Pero mientras lo decía se le ocurrió otra:
—Para saberlo, nadie mejor que Inmigración.
—Hasta luego —dijo cortando la comunicación.
Wylie le miró sonriente con los brazos cruzados.
—¿Era su amiga la del descampado de Whitemire? —preguntó.
—Se llama Caro Quinn.
—Y van a verse más tarde.
—¿Y? —replicó Rebus alzando repetidamente los hombros.
—Bien, ¿qué le contó de Senegal?
—Que no cree que haya senegaleses en Whitemire. Dice que hablemos con el comité de refugiados.
—¿Y Mo Dirwan? Él lo sabrá, seguramente.
Rebus asintió con la cabeza.
—¿Por qué no le llamas? —dijo.
—¿Yo? —replicó Wylie señalándose con el índice—. Es de usted de quien es rendido admirador.
—Por favor, Ellen —espetó Rebus serio.
—Ah, sí… Olvidaba que tiene una cita esta noche y seguramente querrá ir a casa a afeitarse.
—Si me entero de que vas por ahí contándolo…

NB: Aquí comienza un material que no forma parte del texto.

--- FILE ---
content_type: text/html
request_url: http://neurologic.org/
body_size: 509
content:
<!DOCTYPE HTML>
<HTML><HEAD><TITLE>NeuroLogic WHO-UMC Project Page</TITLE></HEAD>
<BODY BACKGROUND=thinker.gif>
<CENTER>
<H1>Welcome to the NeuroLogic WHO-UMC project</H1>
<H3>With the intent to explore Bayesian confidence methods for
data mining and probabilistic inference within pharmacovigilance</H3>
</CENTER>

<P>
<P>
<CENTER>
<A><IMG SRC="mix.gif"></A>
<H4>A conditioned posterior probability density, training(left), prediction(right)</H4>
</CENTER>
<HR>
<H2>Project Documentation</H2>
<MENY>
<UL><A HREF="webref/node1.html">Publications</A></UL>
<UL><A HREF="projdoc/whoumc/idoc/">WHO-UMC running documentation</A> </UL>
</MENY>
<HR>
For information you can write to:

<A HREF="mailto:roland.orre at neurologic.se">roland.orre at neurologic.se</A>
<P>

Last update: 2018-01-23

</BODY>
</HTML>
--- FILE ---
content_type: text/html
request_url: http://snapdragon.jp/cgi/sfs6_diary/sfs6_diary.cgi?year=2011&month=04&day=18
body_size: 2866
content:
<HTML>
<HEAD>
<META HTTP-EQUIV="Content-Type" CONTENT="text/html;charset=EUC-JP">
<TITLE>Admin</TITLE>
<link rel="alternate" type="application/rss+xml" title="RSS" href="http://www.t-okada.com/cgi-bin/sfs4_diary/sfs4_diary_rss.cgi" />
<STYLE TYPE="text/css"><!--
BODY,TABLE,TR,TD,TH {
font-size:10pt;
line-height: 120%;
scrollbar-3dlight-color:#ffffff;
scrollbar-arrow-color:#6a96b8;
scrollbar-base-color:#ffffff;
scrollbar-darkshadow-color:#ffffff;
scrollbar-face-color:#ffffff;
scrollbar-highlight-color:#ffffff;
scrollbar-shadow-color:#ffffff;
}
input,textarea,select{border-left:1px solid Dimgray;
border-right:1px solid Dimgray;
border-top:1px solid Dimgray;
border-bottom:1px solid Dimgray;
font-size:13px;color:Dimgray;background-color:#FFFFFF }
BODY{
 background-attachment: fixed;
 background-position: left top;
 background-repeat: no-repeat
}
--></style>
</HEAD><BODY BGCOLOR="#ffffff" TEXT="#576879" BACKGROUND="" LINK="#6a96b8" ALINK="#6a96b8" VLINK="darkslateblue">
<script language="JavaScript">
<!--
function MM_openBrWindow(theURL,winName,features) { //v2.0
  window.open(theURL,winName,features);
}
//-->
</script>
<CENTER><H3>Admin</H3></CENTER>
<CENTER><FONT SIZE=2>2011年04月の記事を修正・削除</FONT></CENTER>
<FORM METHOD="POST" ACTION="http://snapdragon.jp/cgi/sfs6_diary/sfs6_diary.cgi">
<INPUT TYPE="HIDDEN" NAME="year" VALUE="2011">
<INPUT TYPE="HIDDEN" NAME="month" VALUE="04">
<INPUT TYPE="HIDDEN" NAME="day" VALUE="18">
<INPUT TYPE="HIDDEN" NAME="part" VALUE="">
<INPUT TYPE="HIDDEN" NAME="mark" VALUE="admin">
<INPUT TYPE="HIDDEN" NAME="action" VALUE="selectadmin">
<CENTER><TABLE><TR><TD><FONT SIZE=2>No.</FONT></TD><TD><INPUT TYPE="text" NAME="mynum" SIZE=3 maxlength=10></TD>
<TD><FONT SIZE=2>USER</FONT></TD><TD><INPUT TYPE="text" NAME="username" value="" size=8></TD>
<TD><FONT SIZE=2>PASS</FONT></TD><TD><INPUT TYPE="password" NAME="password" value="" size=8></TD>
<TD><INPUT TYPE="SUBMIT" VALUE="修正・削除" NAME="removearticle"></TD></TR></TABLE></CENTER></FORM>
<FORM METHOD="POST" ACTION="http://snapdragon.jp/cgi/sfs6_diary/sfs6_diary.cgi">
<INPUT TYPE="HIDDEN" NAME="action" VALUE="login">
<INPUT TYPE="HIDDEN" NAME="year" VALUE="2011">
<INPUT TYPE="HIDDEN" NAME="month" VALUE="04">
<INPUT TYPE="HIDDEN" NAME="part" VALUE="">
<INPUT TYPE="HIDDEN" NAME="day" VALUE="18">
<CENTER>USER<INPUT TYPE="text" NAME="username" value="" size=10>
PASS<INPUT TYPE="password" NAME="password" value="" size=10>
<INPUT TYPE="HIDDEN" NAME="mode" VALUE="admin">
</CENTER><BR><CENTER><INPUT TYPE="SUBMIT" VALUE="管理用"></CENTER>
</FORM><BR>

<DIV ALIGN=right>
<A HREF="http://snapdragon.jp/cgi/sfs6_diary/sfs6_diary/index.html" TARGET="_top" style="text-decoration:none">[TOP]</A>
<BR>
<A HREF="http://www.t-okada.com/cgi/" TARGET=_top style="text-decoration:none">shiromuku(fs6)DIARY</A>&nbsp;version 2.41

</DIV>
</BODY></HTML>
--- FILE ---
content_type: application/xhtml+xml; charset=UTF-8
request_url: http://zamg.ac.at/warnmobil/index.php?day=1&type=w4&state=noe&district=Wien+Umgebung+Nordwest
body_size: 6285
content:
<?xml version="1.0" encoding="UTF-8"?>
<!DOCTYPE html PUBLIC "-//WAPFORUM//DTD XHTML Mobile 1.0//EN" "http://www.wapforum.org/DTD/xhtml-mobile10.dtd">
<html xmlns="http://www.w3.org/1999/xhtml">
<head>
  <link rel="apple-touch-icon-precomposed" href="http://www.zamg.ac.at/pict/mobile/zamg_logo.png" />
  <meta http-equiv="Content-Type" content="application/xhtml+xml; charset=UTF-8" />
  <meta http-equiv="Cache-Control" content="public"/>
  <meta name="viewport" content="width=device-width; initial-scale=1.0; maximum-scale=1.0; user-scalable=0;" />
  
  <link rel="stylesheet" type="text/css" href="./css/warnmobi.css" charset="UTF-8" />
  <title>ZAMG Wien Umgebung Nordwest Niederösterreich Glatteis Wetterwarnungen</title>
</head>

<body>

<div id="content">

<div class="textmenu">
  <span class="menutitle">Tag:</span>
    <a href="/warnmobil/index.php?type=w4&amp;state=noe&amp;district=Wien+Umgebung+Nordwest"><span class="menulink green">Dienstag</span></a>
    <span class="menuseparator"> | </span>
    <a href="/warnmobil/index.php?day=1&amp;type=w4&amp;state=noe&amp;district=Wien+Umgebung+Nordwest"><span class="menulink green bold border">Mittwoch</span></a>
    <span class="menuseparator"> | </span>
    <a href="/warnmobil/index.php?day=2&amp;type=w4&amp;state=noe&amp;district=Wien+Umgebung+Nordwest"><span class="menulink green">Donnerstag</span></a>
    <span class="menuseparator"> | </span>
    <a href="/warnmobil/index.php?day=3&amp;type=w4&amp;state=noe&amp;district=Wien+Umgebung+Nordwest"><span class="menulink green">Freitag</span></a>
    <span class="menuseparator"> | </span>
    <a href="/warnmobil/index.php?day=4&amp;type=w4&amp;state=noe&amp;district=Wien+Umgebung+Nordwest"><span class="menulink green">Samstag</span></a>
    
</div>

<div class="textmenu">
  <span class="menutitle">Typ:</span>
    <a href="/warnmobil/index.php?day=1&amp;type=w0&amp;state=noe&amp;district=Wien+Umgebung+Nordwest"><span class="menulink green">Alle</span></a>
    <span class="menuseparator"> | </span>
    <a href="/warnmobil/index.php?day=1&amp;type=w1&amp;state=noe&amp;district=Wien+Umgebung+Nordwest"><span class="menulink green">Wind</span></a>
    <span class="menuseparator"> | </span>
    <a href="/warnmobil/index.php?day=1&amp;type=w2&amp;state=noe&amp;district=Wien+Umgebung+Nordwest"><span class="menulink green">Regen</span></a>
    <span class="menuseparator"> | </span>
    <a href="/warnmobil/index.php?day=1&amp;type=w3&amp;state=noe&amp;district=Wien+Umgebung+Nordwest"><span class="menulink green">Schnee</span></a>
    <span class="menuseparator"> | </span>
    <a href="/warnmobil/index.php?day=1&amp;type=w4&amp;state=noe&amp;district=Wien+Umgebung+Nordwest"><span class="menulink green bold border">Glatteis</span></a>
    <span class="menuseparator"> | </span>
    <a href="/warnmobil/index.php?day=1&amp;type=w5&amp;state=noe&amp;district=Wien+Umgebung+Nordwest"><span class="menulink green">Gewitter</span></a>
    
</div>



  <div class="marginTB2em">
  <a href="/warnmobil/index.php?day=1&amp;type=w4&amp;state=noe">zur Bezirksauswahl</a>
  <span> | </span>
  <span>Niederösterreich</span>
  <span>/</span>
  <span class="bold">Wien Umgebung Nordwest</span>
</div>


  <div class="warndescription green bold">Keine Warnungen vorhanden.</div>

Ella alzó las dos manos en gesto paz.
—Guardaré el secreto, Don Juan. Ahora lárguese. Nos veremos la semana que viene.
Rebus la miró, pero ella le exorcizó con las manos para que se fuera. Había dado tres pasos hacia la puerta cuando oyó que ella le llamaba y volvió la cabeza.
—Escuche un consejo de alguien con experiencia —dijo señalando el periódico que llevaba en el bolsillo—. Un envoltorio bonito hace maravillas.